En su mensaje de Navidad, el rey Felipe VI volvió a uno de los más manidos tópicos actuales: el de la reciente revolución digital y sus efectos sobre el empleo.
Llama la atención que su majestad siga llamando «reciente» a algo que tiene casi su misma edad. Hemos celebrado este año los 50 de internet; Apple I se introdujo en 1976; Jobs está ya muerto, y Gates hace tiempo retirado; nadie recuerda ya la «crisis de las “puntocom”», que tuvo lugar más o menos en 2001, mi último año de interino; doce meses después, el concepto «wearable» aparecía ya en la prensa especializada, si bien dirigido a artilugios caseros de bricoleurs que hoy llamaríamos makers; el primer smartphone de mi hermana, aunque comprado hacia 2010, usaba windows 2002; entusiasmada al ver sus funciones, la compañera de piso compró el primer modelo de Iphone (que por aquel entonces ofrecía una experiencia inferior). El mismo año, se empezaban a popularizar entre los geek o frikis las impresoras 3D, cuya explosión definitiva en España —con la connivencia de autoridades educativas— tuvo lugar más o menos en 2014, cuando me incorporé a mi anterior destino. Dado que el abaratamiento de esta tecnología se debió a la expiración de su patente, debemos situar su invención antes de 2000, es decir, hace 20 años.
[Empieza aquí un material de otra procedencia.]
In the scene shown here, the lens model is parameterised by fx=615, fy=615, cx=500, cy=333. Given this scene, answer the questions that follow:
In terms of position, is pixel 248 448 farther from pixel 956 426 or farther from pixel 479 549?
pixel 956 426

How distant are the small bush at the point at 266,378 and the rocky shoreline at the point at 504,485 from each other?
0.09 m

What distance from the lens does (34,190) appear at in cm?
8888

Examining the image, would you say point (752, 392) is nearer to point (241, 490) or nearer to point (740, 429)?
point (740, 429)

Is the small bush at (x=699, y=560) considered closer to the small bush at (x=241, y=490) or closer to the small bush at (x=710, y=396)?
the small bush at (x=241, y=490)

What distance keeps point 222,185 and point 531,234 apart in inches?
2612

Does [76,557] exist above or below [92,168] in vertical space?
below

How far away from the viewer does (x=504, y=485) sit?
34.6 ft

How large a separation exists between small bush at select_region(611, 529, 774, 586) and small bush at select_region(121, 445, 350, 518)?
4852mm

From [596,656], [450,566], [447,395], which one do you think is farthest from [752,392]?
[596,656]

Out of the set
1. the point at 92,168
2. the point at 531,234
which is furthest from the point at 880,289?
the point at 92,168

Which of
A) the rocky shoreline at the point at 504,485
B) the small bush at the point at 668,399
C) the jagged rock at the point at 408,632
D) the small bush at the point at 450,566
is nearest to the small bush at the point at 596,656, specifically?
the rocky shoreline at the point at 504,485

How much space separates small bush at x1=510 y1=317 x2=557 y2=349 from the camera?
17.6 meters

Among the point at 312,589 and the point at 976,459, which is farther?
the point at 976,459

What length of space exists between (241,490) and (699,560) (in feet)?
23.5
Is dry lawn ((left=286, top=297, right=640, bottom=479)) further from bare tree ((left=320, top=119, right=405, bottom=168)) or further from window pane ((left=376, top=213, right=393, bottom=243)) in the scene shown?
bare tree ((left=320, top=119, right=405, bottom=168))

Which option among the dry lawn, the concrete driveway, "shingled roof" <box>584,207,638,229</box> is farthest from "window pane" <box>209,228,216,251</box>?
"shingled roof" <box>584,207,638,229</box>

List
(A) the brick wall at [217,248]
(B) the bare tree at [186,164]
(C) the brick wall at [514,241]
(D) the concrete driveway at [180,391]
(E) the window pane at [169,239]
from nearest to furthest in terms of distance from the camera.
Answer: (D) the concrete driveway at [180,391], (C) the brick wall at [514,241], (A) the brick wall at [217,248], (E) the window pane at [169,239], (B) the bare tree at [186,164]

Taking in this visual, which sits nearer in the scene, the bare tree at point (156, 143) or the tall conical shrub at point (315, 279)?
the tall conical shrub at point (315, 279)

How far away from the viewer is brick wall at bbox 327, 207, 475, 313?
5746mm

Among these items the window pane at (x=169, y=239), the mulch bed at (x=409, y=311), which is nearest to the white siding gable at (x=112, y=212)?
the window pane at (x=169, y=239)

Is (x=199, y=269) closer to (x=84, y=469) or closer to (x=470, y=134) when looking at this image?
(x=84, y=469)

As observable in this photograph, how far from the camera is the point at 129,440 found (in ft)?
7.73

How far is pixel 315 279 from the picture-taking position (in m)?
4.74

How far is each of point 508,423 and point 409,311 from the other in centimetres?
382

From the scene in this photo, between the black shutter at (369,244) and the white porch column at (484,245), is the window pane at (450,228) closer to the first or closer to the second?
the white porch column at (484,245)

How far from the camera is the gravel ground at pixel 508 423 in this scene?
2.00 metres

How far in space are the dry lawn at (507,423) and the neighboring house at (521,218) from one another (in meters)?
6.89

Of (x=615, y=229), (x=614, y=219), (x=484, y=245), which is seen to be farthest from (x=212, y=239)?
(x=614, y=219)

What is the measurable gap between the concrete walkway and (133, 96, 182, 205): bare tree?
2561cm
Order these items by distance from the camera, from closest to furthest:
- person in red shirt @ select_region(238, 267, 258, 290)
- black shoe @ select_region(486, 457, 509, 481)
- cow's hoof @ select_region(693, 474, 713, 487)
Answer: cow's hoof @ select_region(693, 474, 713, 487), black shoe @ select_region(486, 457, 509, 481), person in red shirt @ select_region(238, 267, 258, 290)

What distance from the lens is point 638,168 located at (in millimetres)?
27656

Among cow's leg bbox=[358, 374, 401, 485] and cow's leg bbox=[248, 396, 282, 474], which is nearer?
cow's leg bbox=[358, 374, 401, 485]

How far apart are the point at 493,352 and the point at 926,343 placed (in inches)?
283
Más importante que la revolución digital ha sido la fe ciega que inspira. Es curioso que estemos dispuestos a que no se nos dé un recibo por nuestras compras, o a que las facturas y contratos se envíen a una dirección de internet sin que el proveedor verifique que realmente nos corresponda (en mi buzón electrónico recibo diariamente facturas, recibos, reclamaciones de cobro, contratos y billetes de avión dirigidos a Josés de todo lo ancho y largo del mundo, desde Filipinas hasta Chile). Es curioso que admitamos comunicados como el de la EMT en que se nos advierte que al pagar con tarjeta (sin firma ni pin) no se generará ningún justificante, y que, además, se nos podría cobrar un billete por el solo hecho de acercarnos demasiado a una maquinita situada a la altura a la que muchos hombres llevan sus tarjetas de crédito. Es curioso que estemos dispuestos a manifestarnos por las pensiones, pero permitamos que las empresas de nuestro alrededor no tengan empleados, sino colaboradores que contribuyen con una exigua cuota a la seguridad social, que conocen el inicio de su turno unas horas antes y que son avisados de su «despido» (entre muchas comillas: ya se dijo que no son empleados) con solo unas horas, frente los 15 días estipulados por la normativa laboral. Es curioso que estemos dispuestos a que las leyes ordinarias tarden años en tramitarse y días en publicarse, pero que ciertos decretos se publiquen instantáneamente en un BOE de domingo.
El papel del gobierno de España y de los gobiernos de la Unión Europea en la aceptación de estas reglas del juego no ha sido inocente. Sin el abrazo del neoliberalismo como credo oficial de la Unión Europea en el tratado de Lisboa, sin una ley de administración electrónica que dejaba en papel mojado muchas de las garantías y plazos que se daban a los ciudadanos, nada de esto hubiera sido posible. De siempre a los católicos se nos ha prohibido leer la Biblia, no fuera a ser que nos diera por interpretarla. Y algo de eso hay en esta fe del carbonero con que muchos han adorado la sacrosanta Cibernética sin entenderla demasiado, o sin llegar a ninguna conclusión sobre sus implicaciones últimas. La revolución no está tanto en las máquinas como en la forma de pensar de la gente.